Your AI Agent Is Not Frozen. It Just Cannot Tell You It Is Working.

Trade the single blocking call for a live feed. Here is how LangChain Deep Agents streaming works, what the three modes give you, how to tell the main agent apart from its subagents, and a small terminal UI that shows the work as it happens.

In this article: You will learn why invoke makes a deep agent look dead during long runs, and how to swap it for a stream that surfaces the plan, the tool calls, and the tokens in real time. We cover the three stream_mode altitudes, how the namespace field attributes every event to the agent that produced it, the one stray token class you have to filter out, and a twenty-line console that turns an opaque agent into one you can watch think.

Run a deep agent on a real task and watch a user watch it. You call invoke, the screen goes still, and for the next forty seconds nothing moves. The agent is reading files, drafting a plan, running a tool, and thinking. The user sees a frozen rectangle and a spinner that could mean "working hard" or "died quietly." There is no way to tell from the outside, so people assume the worst, refresh the page, and file a bug that says "it hangs."

The agent was never hung. It just had no channel to narrate itself. invoke is a blocking call by design: it runs the whole loop in the dark and hands you one finished answer at the end. That is the right tool for a script or a cron job, where nobody is watching. It is the wrong tool the moment a human is on the other side.

This article swaps the blocking call for a stream, so the plan, the tool calls, and the tokens all surface in real time. Same agent loop you already have. Now you can see it run.

From `invoke` to `stream`

You already know invoke. Streaming is its sibling. Instead of waiting for the final state, you iterate over agent.stream(...) and receive a chunk every time something happens inside the loop. There is an async version, agent.astream(...), with the same shape for async applications, which is what you will actually use behind a web server.

The mental model is simple. The durable LangGraph that backs a deep agent emits an event at each step, and streaming hands you those events as they fire. You are not getting a different agent or a different loop. You are getting a window into the same loop you already understand.

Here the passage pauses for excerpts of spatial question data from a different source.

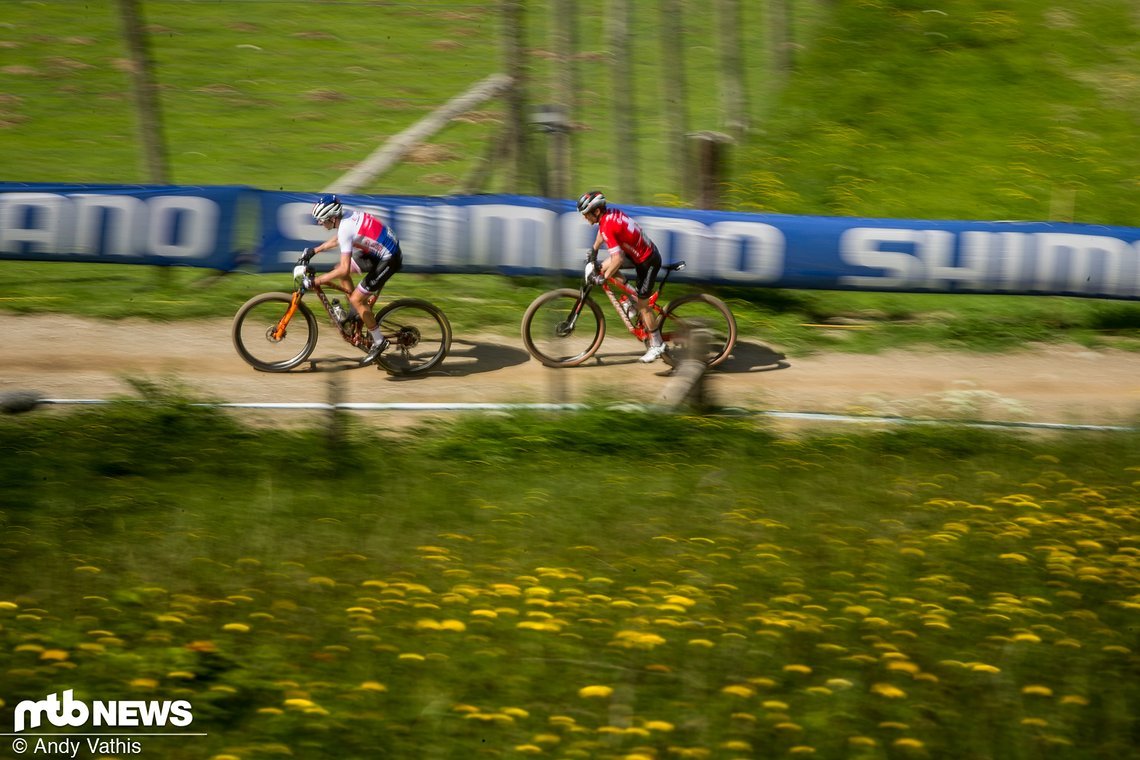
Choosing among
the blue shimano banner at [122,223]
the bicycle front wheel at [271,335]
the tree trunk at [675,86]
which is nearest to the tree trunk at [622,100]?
the tree trunk at [675,86]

Two paths from one user task: invoke runs the loop in the dark and returns one answer after a forty-second freeze, while stream runs the same loop and emits a live feed of plan, tool, and token events.

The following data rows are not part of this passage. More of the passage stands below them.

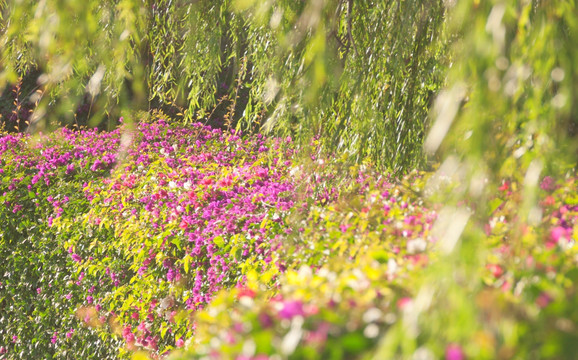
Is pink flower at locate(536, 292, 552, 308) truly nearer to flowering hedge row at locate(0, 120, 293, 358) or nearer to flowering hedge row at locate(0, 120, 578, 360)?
flowering hedge row at locate(0, 120, 578, 360)

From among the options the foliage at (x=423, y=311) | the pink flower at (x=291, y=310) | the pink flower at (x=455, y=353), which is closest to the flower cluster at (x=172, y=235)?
the foliage at (x=423, y=311)

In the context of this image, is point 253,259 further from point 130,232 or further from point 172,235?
point 130,232

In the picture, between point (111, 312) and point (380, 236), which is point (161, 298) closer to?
point (111, 312)

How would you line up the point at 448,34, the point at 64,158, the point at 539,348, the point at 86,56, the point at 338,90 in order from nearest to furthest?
the point at 539,348, the point at 86,56, the point at 448,34, the point at 338,90, the point at 64,158

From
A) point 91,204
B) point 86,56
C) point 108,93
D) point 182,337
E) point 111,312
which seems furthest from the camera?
point 91,204

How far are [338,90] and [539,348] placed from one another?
2.22m

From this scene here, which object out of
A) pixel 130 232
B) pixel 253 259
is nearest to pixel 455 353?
pixel 253 259

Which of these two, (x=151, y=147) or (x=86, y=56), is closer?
(x=86, y=56)

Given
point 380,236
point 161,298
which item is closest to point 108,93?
point 380,236

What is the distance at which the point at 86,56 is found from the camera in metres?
2.27

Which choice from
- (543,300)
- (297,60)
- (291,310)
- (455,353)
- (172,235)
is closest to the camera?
(455,353)

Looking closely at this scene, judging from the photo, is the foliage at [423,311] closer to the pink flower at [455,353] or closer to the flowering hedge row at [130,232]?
the pink flower at [455,353]

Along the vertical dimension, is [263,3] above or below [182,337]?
above

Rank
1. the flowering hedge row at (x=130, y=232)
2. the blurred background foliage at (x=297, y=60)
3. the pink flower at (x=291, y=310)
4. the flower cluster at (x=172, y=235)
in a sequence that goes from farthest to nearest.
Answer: the flowering hedge row at (x=130, y=232)
the flower cluster at (x=172, y=235)
the blurred background foliage at (x=297, y=60)
the pink flower at (x=291, y=310)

One detail to fix in place now, because every example depends on it. These examples use the v2 stream format, set with version="v2". In that format every chunk is a small dictionary with three keys:

type tells you which kind of event this is.
ns, the namespace, tells you who produced it.
data is the payload.

The same three keys appear regardless of what you are streaming, which is what makes the code below readable instead of a nest of tuple unpacking.

Three modes, three altitudes

Streaming is not one firehose. You choose what kind of events you want with stream_mode, and the three you will reach for map cleanly onto three altitudes of detail.

updates is the step view. You get one event each time a node in the graph finishes, which in practice means "the model just took a turn" or "a tool just ran." This is the altitude for a progress log: enough to show the user that the agent is moving through its work, without drowning them in tokens. It is the right default when you want a tidy "here is what the agent is doing" feed.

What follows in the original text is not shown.